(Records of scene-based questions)
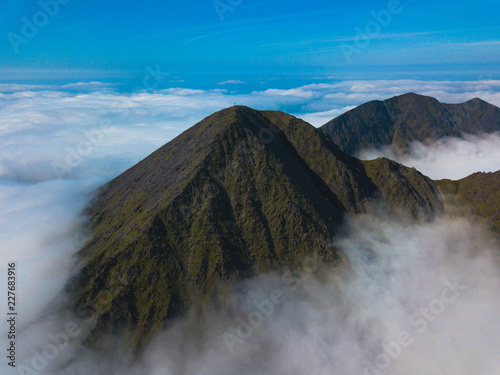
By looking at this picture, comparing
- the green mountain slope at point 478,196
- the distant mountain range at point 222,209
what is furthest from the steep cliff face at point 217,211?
the green mountain slope at point 478,196

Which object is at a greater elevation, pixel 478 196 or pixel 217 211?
pixel 217 211

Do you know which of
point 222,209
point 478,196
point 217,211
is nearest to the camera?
point 217,211

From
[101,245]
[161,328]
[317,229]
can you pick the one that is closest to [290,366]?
[161,328]

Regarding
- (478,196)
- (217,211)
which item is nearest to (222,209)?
(217,211)

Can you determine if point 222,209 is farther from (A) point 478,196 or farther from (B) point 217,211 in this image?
(A) point 478,196

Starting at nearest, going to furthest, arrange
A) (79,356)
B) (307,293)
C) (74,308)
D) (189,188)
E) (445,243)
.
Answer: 1. (79,356)
2. (74,308)
3. (307,293)
4. (189,188)
5. (445,243)

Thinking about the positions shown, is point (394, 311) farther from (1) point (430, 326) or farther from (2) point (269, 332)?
(2) point (269, 332)

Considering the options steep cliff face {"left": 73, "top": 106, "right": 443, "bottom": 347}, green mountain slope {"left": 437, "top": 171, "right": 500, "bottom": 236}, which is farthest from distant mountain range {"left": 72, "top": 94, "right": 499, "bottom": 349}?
green mountain slope {"left": 437, "top": 171, "right": 500, "bottom": 236}

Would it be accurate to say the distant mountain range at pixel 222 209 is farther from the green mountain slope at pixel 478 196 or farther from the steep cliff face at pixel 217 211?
the green mountain slope at pixel 478 196
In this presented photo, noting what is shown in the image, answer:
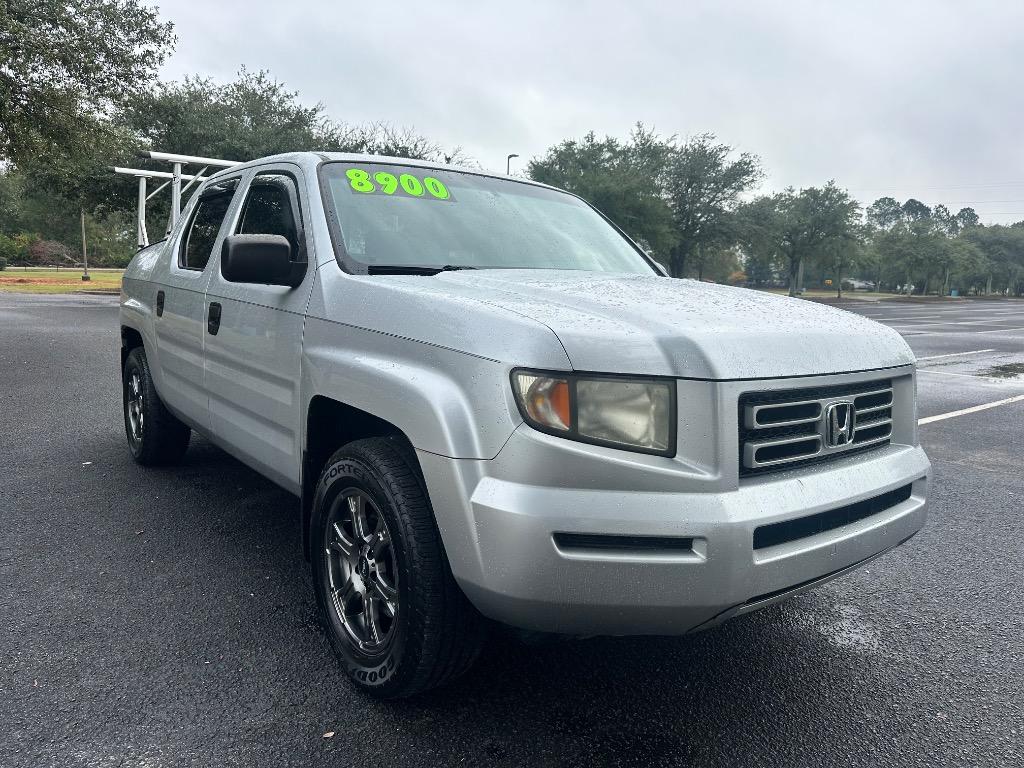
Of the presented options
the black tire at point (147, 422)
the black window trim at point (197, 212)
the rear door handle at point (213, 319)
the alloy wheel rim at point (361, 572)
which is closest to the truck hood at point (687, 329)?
the alloy wheel rim at point (361, 572)

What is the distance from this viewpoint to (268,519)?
4.14 m

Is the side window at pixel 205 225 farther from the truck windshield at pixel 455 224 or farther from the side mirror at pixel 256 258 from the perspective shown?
the side mirror at pixel 256 258

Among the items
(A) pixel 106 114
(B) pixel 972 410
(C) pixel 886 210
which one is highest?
(C) pixel 886 210

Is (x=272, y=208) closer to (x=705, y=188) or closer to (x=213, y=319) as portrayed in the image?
(x=213, y=319)

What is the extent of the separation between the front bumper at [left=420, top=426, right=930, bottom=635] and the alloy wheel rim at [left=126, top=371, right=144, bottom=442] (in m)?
3.66

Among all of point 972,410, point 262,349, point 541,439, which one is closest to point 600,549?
point 541,439

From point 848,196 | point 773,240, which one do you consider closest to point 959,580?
point 773,240

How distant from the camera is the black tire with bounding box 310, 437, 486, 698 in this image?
7.25 ft

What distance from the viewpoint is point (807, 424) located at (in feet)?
7.38

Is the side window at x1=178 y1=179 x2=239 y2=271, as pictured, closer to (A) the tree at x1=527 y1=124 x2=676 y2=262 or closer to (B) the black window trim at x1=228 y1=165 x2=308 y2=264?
(B) the black window trim at x1=228 y1=165 x2=308 y2=264

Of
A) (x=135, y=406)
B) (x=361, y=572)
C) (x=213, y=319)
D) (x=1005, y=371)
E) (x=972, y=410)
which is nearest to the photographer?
(x=361, y=572)

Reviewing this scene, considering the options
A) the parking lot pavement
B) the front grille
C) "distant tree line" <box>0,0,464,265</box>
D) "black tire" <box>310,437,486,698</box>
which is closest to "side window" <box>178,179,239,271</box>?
the parking lot pavement

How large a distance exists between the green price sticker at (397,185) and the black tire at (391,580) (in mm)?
1274

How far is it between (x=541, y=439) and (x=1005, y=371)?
41.9ft
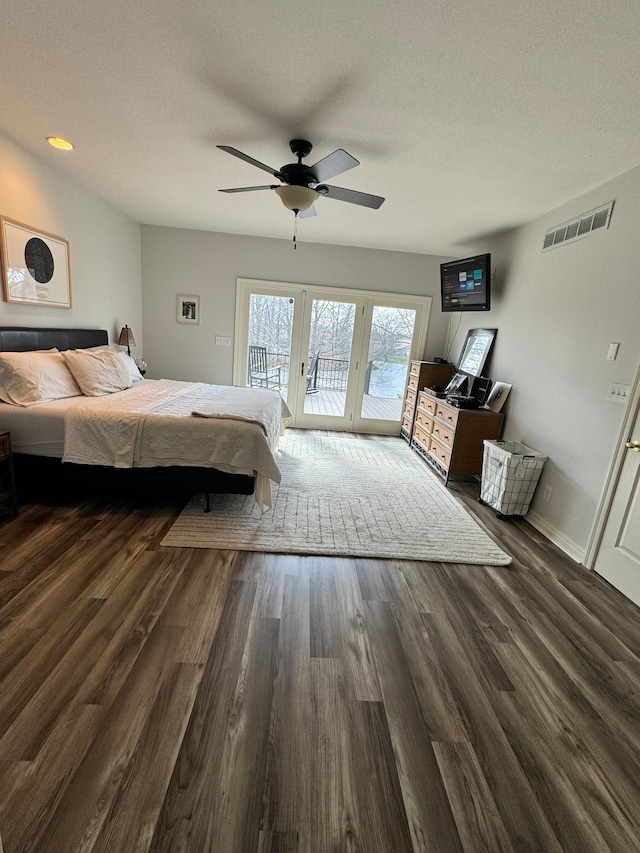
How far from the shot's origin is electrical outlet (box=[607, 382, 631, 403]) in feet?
7.78

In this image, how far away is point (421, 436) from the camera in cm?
470

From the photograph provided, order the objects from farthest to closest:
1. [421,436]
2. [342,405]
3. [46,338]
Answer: [342,405], [421,436], [46,338]

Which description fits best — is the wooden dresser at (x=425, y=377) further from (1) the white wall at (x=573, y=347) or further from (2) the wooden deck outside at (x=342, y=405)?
(1) the white wall at (x=573, y=347)

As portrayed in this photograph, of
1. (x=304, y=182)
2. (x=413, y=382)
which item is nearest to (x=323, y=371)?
(x=413, y=382)

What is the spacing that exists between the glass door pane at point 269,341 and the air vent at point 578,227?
10.2 ft

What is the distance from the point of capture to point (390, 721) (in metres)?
1.39

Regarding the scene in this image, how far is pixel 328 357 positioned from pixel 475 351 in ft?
6.61

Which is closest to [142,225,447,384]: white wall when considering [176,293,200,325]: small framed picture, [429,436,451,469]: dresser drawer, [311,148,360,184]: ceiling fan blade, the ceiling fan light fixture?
[176,293,200,325]: small framed picture

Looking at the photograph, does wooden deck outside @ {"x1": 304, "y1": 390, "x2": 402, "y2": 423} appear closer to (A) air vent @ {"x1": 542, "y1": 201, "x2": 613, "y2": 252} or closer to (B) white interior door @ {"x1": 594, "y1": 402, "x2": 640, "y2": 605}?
(A) air vent @ {"x1": 542, "y1": 201, "x2": 613, "y2": 252}

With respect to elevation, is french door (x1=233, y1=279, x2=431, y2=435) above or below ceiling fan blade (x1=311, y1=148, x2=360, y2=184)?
below

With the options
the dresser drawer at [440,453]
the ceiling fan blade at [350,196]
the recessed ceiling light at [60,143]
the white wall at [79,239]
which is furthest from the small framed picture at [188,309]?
the dresser drawer at [440,453]

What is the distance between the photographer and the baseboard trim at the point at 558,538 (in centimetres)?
264

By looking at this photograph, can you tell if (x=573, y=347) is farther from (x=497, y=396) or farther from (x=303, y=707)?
(x=303, y=707)

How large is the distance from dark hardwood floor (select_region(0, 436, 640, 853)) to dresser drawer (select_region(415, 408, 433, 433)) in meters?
2.29
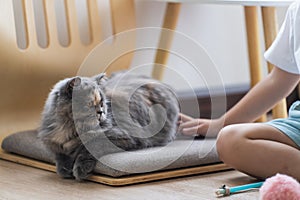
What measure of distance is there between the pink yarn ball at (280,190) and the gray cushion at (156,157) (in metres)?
0.32

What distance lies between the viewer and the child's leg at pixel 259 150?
1.17m

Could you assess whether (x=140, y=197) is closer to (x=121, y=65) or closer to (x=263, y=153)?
(x=263, y=153)

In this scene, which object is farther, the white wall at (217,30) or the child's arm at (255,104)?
the white wall at (217,30)

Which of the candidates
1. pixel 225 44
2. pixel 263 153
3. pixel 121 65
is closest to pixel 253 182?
pixel 263 153

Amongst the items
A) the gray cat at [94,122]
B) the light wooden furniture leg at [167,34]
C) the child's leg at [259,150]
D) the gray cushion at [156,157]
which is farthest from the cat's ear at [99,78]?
the light wooden furniture leg at [167,34]

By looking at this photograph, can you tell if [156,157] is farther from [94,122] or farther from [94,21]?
[94,21]

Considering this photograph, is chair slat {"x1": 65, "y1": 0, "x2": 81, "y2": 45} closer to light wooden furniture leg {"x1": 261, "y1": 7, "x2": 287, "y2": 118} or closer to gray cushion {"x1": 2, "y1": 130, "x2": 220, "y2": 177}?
gray cushion {"x1": 2, "y1": 130, "x2": 220, "y2": 177}

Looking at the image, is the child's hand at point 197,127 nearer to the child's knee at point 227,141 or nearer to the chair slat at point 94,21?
the child's knee at point 227,141

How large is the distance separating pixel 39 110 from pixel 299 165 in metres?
0.77

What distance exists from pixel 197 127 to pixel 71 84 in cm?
34

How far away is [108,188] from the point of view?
1210mm

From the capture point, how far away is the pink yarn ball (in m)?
0.96

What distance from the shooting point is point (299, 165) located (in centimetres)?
116

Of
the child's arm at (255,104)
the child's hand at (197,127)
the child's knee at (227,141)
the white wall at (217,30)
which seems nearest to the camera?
the child's knee at (227,141)
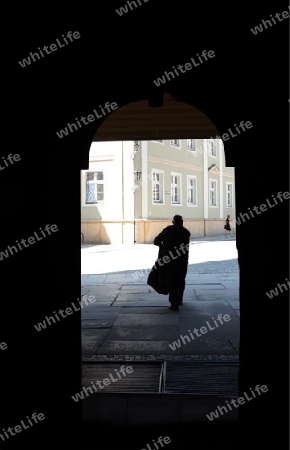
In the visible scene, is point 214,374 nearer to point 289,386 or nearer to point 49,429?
point 289,386

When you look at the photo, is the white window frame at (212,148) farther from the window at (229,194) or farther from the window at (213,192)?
the window at (229,194)

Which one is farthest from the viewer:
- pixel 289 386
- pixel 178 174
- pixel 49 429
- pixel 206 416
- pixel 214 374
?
pixel 178 174

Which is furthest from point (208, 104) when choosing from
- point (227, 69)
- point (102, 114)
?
point (102, 114)


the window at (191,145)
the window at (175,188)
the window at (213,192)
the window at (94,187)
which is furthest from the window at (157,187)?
the window at (213,192)

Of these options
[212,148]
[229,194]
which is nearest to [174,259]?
[212,148]

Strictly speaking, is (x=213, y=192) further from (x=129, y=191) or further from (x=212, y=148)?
(x=129, y=191)

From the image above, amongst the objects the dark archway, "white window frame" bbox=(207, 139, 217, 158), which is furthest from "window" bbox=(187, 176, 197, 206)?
the dark archway

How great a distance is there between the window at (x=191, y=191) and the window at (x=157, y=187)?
3035 mm

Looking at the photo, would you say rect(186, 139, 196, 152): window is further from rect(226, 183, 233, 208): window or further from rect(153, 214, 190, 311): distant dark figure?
rect(153, 214, 190, 311): distant dark figure

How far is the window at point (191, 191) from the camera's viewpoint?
86.4ft

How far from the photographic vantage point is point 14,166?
302cm

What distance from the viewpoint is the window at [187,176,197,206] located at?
86.4 ft

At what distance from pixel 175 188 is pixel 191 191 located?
194 centimetres

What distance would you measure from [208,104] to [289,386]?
2332mm
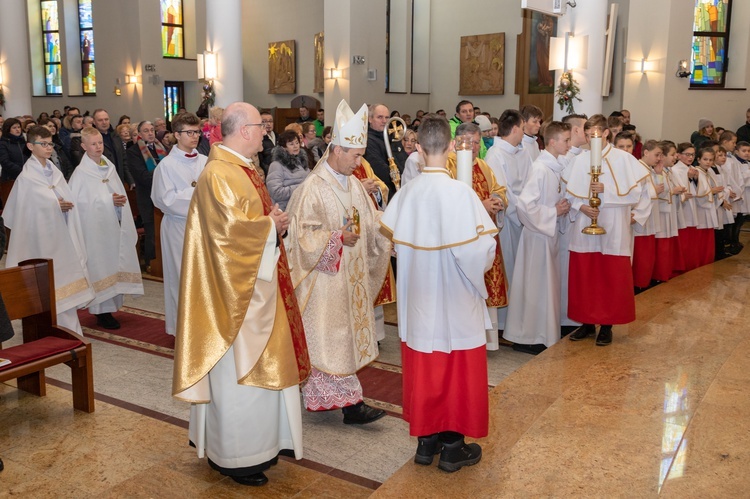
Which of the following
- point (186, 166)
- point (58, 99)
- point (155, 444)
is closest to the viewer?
point (155, 444)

* _EXERCISE AIM_
Please write out again the records starting with the line containing "Among the items" and going on through the line containing "Answer: [342,405], [421,436], [46,338]", switching every "black tire" to "dark tire" and keeping everything else the same. Leave the pictures out of your answer.

* _THE SOLUTION_
Among the items
(A) pixel 106 114
(B) pixel 972 410
(C) pixel 886 210
which one is highest?
(C) pixel 886 210

Is (x=272, y=208) closer to (x=705, y=188) or closer to (x=213, y=319) as portrayed in the image?
(x=213, y=319)

What is the extent of the separation between the front bumper at [left=420, top=426, right=930, bottom=635] and the alloy wheel rim at [left=126, top=371, right=144, bottom=442] (in m)?
3.66

Among all of point 972,410, point 262,349, point 541,439, which one is closest to point 600,549?
point 541,439

From point 848,196 | point 773,240, which one do you consider closest to point 959,580?
point 773,240

How distant from the camera is the dark tire with bounding box 310, 437, 486, 698 in this image?
7.25 ft

What distance from the viewpoint is point (807, 424) located at (in feet)?
7.38

Is the side window at x1=178 y1=179 x2=239 y2=271, as pictured, closer to (A) the tree at x1=527 y1=124 x2=676 y2=262 or closer to (B) the black window trim at x1=228 y1=165 x2=308 y2=264?
(B) the black window trim at x1=228 y1=165 x2=308 y2=264

Of
A) (x=135, y=406)
B) (x=361, y=572)
C) (x=213, y=319)
D) (x=1005, y=371)
E) (x=972, y=410)
which is nearest to the photographer?
(x=361, y=572)

Reviewing this scene, considering the options
A) the parking lot pavement
B) the front grille
C) "distant tree line" <box>0,0,464,265</box>
D) "dark tire" <box>310,437,486,698</box>
which is closest to "side window" <box>178,179,239,271</box>?
the parking lot pavement

How large a distance exists between the green price sticker at (397,185) and the dark tire at (391,580) (in mm)?
1274

How far is it between (x=541, y=439) and (x=1005, y=371)?
41.9ft
How far from the shot's origin is electrical outlet (box=[607, 382, 631, 403]) in feet?
7.78

In this image, how far away is point (421, 436) from the camera in cm?
470

From the photograph provided, order the objects from farthest to closest:
1. [421,436]
2. [342,405]
3. [46,338]
Answer: [342,405], [421,436], [46,338]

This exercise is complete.